----- Text passage -----

No matter how much care and attention we give to our VW Buses, there’s always a chance we will need to jumpstart them every now and again. Especially if you’ve got an older gal. If or when that occasion occurs, it’s best to be prepared with the correct equipment and knowledge in your tool belt. The more prepared you are, the less stress a flat battery will cause, and the quicker you can drive on into that carefree sunset.
Get a jumpstart on preparation by reading this article. It gives you the correct equipment list and instructions on where to find your battery. Additionally, it gives you a step-by-step breakdown of how to jumpstart your own VW Bus safely and successfully.
Why do I need to jumpstart my VW Bus?
In order to understand how to jumpstart a VW Bus, it is useful to know why the vehicle isn’t starting in the first place. The most frequent cause of a non-starting vehicle is a flat battery. The battery’s purpose is to provide an electric current to the starter motor. Thereby, it initiates engine combustion and, in turn, the vehicle’s propulsion.

----- Provided information -----

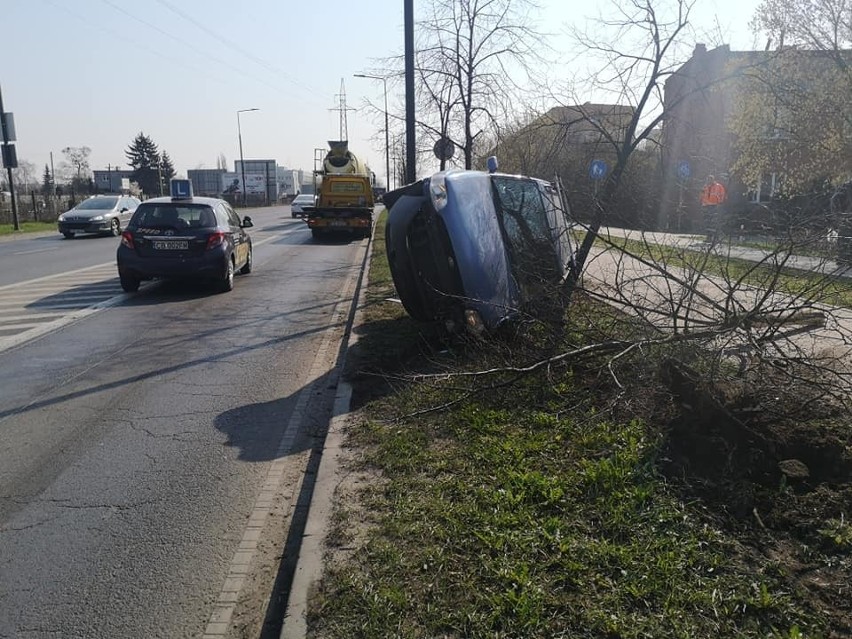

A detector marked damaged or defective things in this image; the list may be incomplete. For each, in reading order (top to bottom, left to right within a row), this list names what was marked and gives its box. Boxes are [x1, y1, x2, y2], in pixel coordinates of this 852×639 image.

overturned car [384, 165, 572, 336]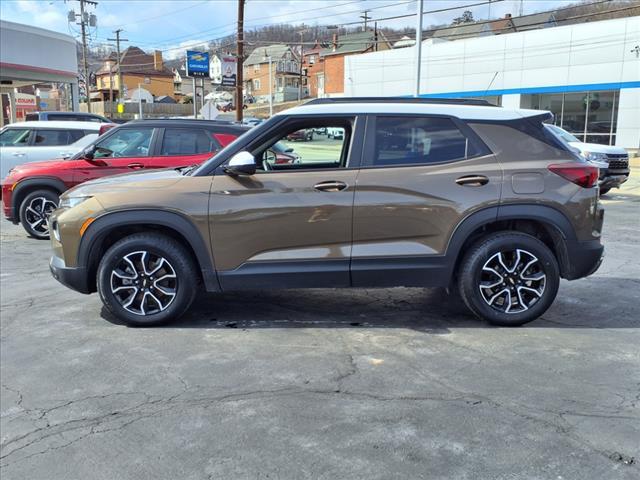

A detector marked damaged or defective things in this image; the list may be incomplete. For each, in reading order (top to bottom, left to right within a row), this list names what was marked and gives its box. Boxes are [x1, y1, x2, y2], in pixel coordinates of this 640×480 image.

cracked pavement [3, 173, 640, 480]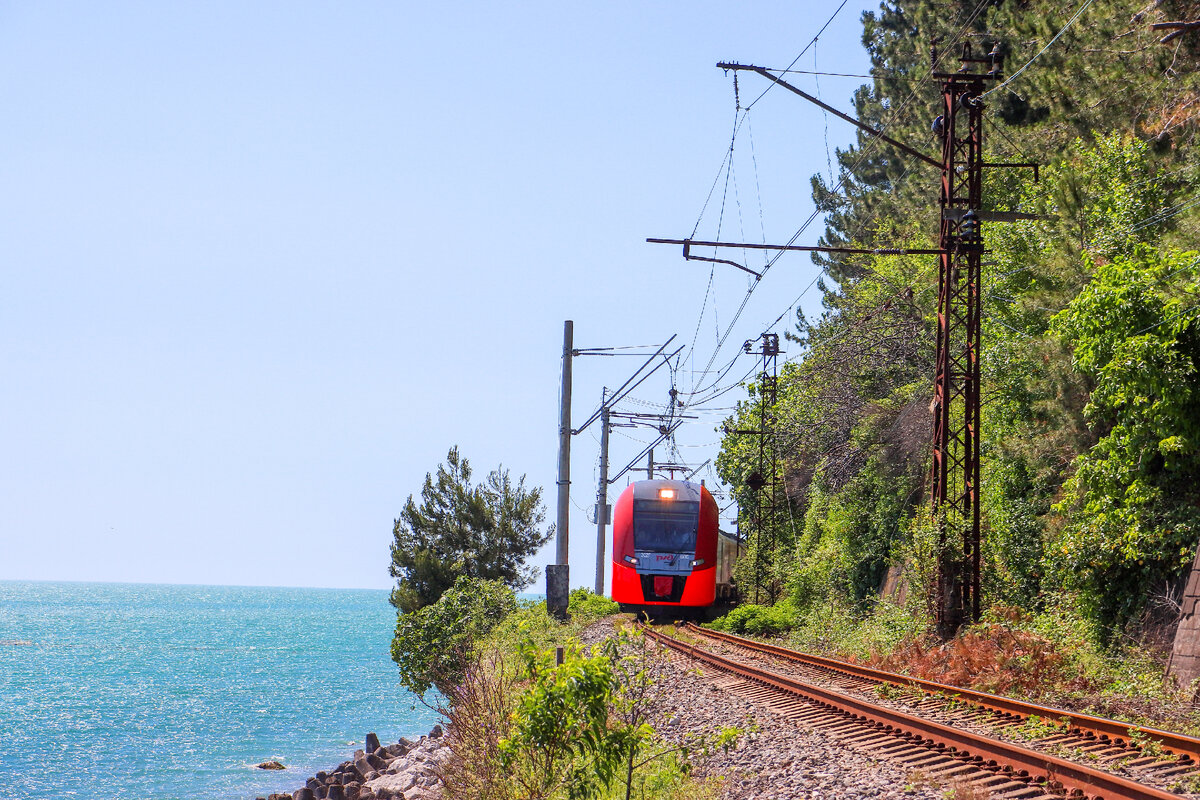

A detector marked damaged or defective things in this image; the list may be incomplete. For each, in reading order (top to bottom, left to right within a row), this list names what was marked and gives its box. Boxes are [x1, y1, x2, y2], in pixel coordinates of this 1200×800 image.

-----

### Exercises
a – Summarize the passage on jumpstarting a VW Bus in two sentences.
b – Extend the passage on jumpstarting a VW Bus from where it stops.
The entries were taken from a different source than the passage on jumpstarting a VW Bus.

### Answers to the tasks
a – Because even a well-kept VW Bus may need a jumpstart now and then, being prepared with the right equipment and knowledge makes a flat battery less stressful, and the article gives an equipment list, tells where to find the battery, and breaks the process into steps. The most frequent reason a vehicle won't start is a flat battery, which is meant to send an electric current to the starter motor to initiate engine combustion and the vehicle's propulsion.

b –
If a battery goes flat, there is no current prompting the starter motor to create engine combustion. When this happens, the vehicle needs a secondary source of electricity to start the engine. That’s where jumpstarting comes in. Jumpstarting a vehicle is the process of starting the engine of a vehicle with a flat battery using the electrical current of another source.
Equipment needed to jumpstart your VW Bus
In order to jumpstart your VW Bus, you’ll need to have a couple of things at hand. We recommend keeping them in your vehicle at all times to ensure you’re prepared for these eventualities.
Energizer Jumper Cables
These red and black jump leads should be an essential accessory for every VW Bus. Hopefully, you’ll never have to use them, but if you do find yourself in a non-start situation, you’ll be very glad have them. However, jump leads rely on the assistance of another vehicle. So, if you’re stranded miles from civilization, they will not help you.
A spare battery
It’s possible to jumpstart your VW Bus using jump leads and a spare battery. If you carry both, you won’t need to worry about relying on other vehicles to get you going. Plus, if your battery is a goner, you can replace it with the spare if you need to.
Clore Automotive Jump n Carry
Those adventurous Buslifers among us who like to go off-grid might be better to invest in a portable 12V battery charger. Since it allows you to jumpstart your vehicle without the assistance of another, it allows you to be more independent on the road.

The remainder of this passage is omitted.